> **Exercise prompt**
Below this task are records; return each one exactly and omit its images.

> **Data shown**
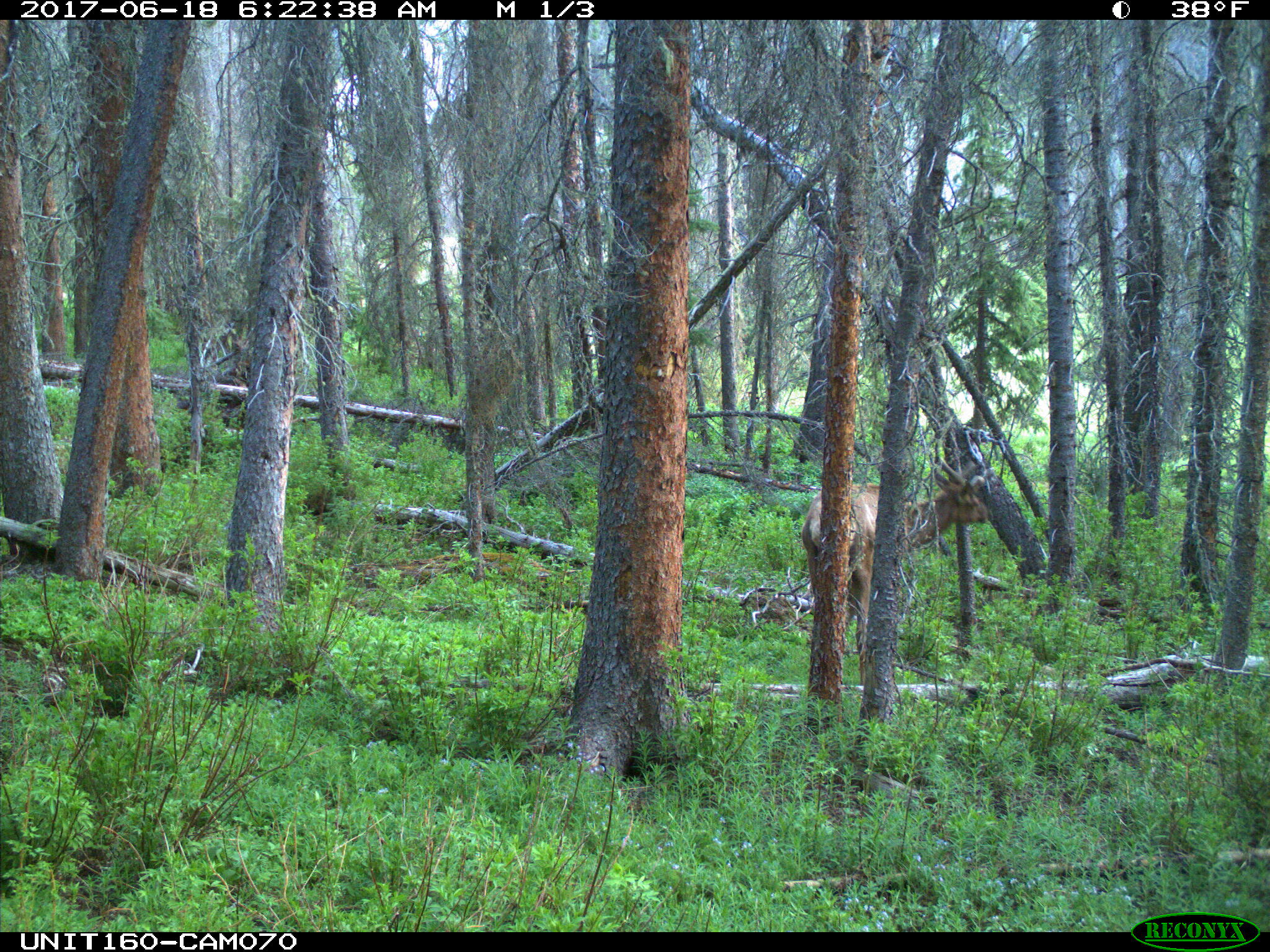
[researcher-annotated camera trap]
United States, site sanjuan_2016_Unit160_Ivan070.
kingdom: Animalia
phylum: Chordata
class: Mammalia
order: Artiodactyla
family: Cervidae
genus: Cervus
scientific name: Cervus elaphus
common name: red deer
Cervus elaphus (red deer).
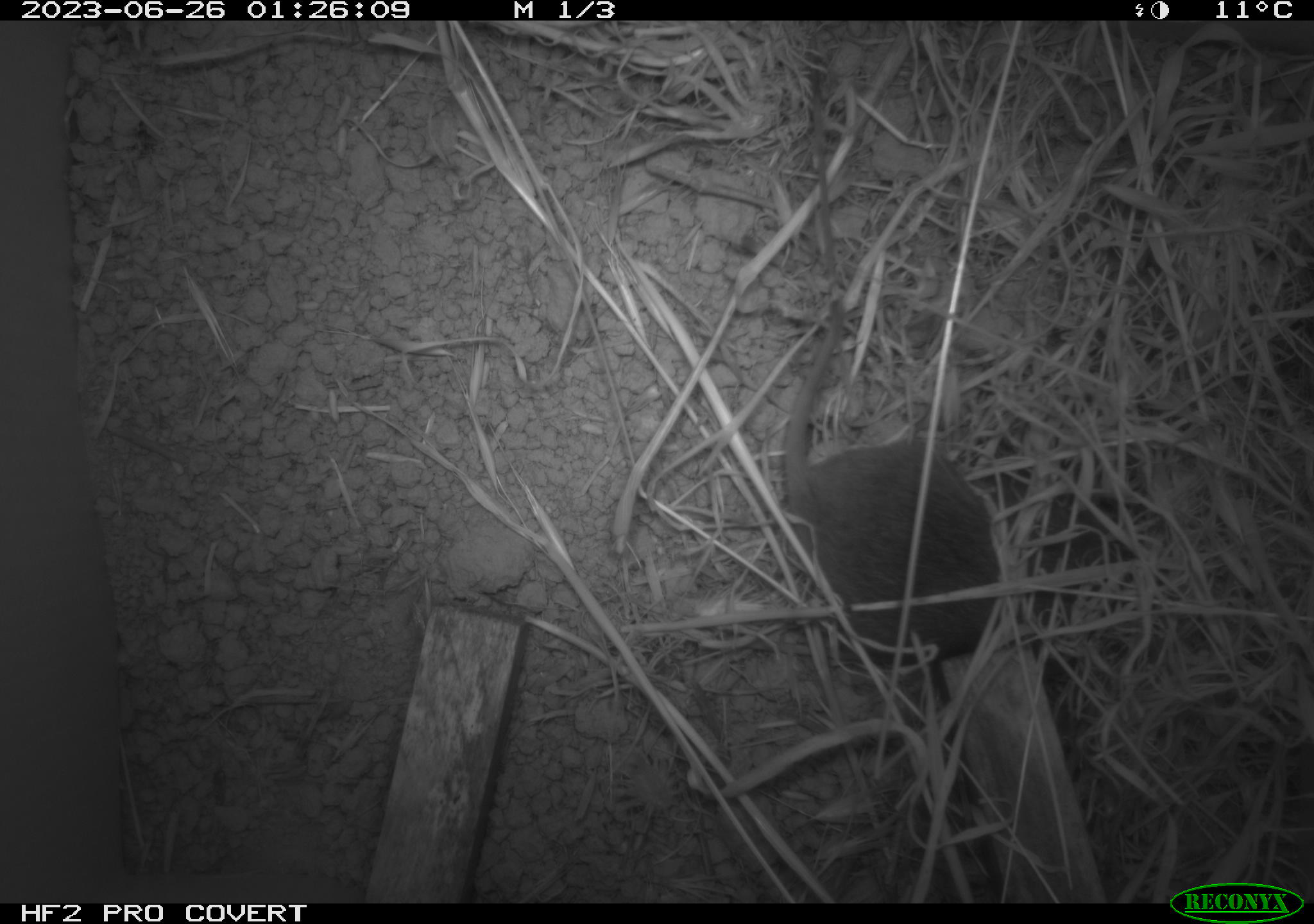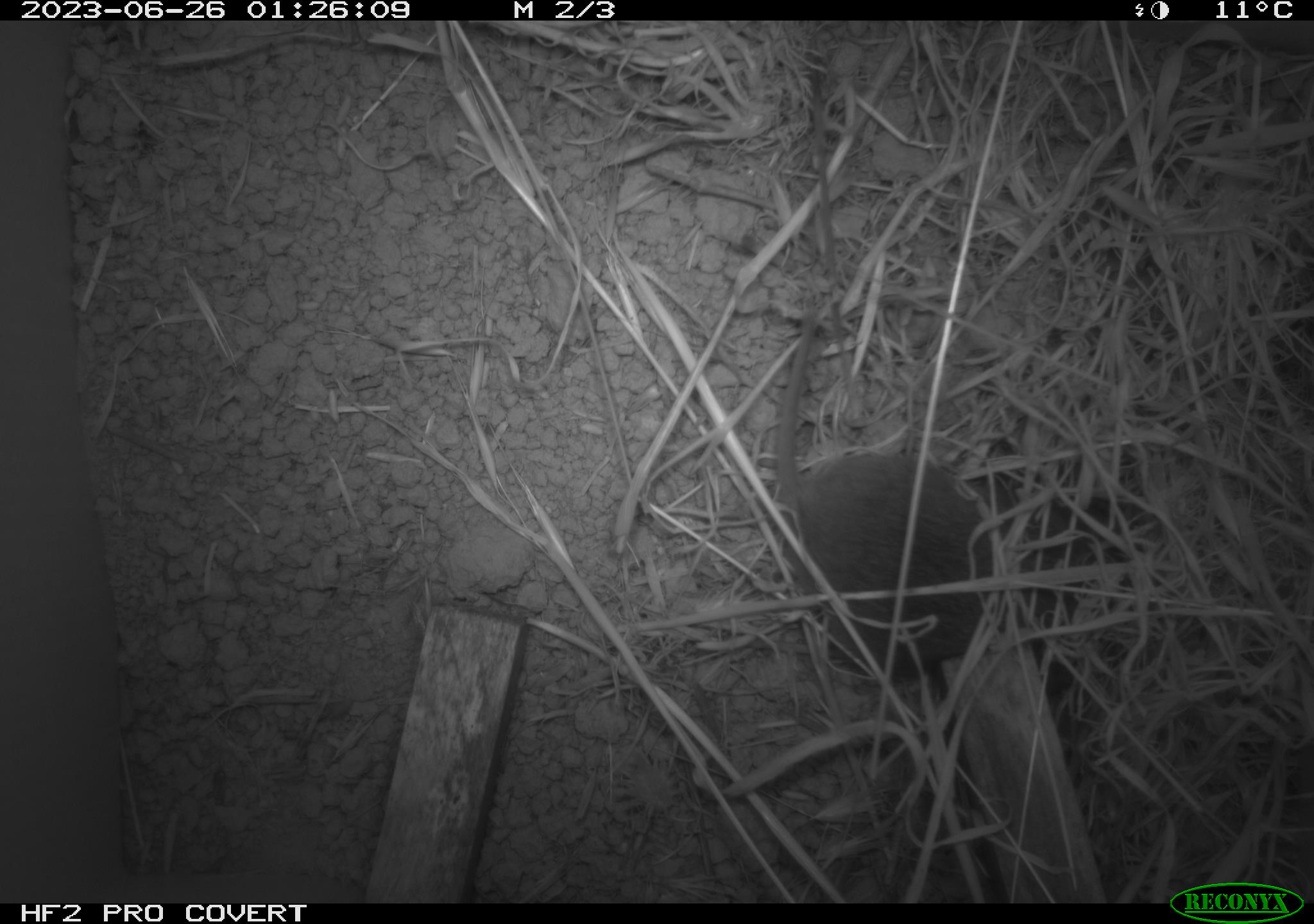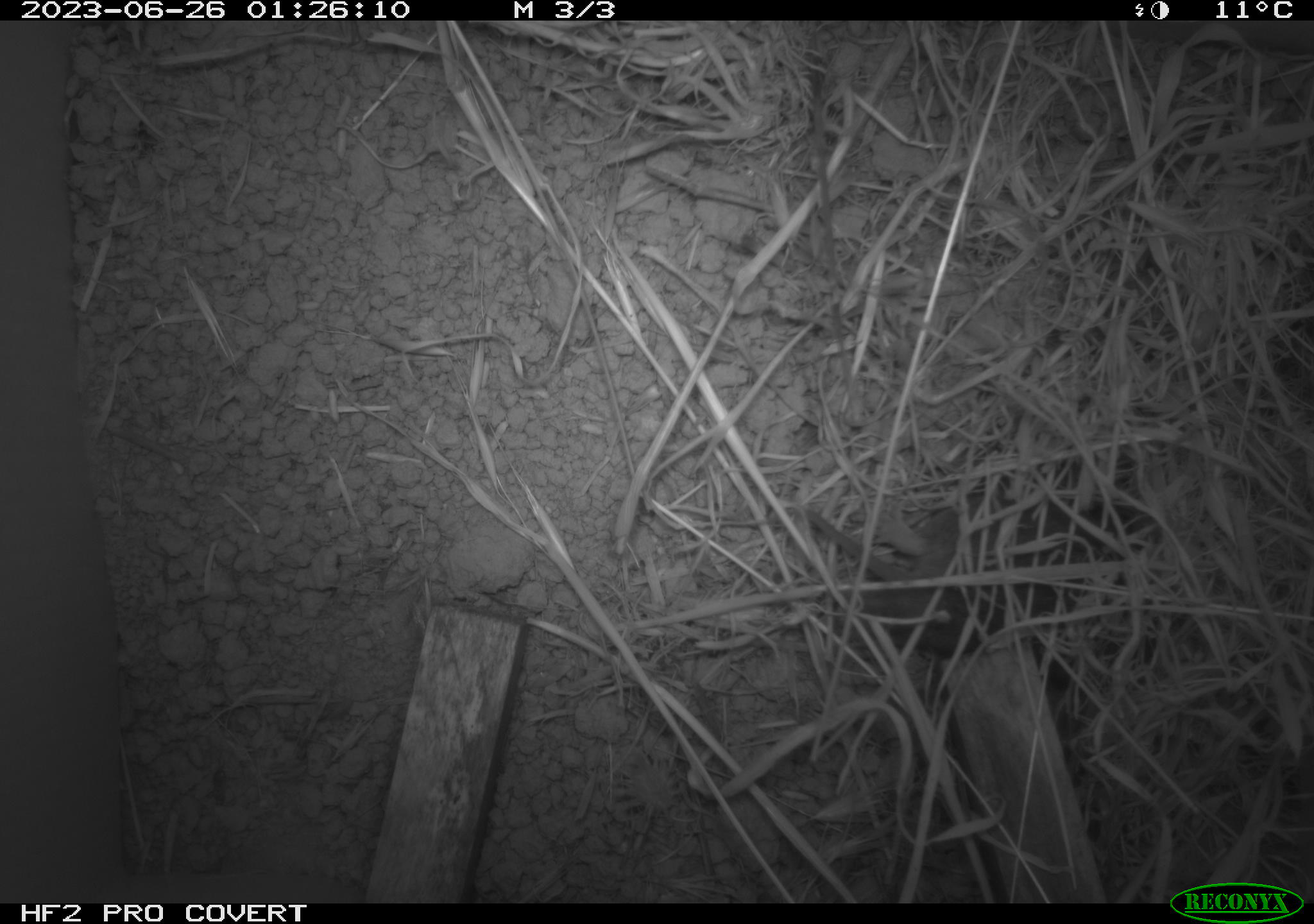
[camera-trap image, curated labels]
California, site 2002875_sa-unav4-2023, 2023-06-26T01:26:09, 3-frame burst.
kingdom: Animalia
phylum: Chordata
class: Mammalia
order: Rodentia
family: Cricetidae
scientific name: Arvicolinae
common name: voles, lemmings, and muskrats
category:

> **Answer to the exercise**
[researcher-annotated camera trap]
United States, site sanjuan_2016_Unit160_Ivan070.
kingdom: Animalia
phylum: Chordata
class: Mammalia
order: Artiodactyla
family: Cervidae
genus: Cervus
scientific name: Cervus elaphus
common name: red deer
Cervus elaphus (red deer).
[camera-trap image, curated labels]
California, site 2002875_sa-unav4-2023, 2023-06-26T01:26:09, 3-frame burst.
kingdom: Animalia
phylum: Chordata
class: Mammalia
order: Rodentia
family: Cricetidae
scientific name: Arvicolinae
common name: voles, lemmings, and muskrats
category:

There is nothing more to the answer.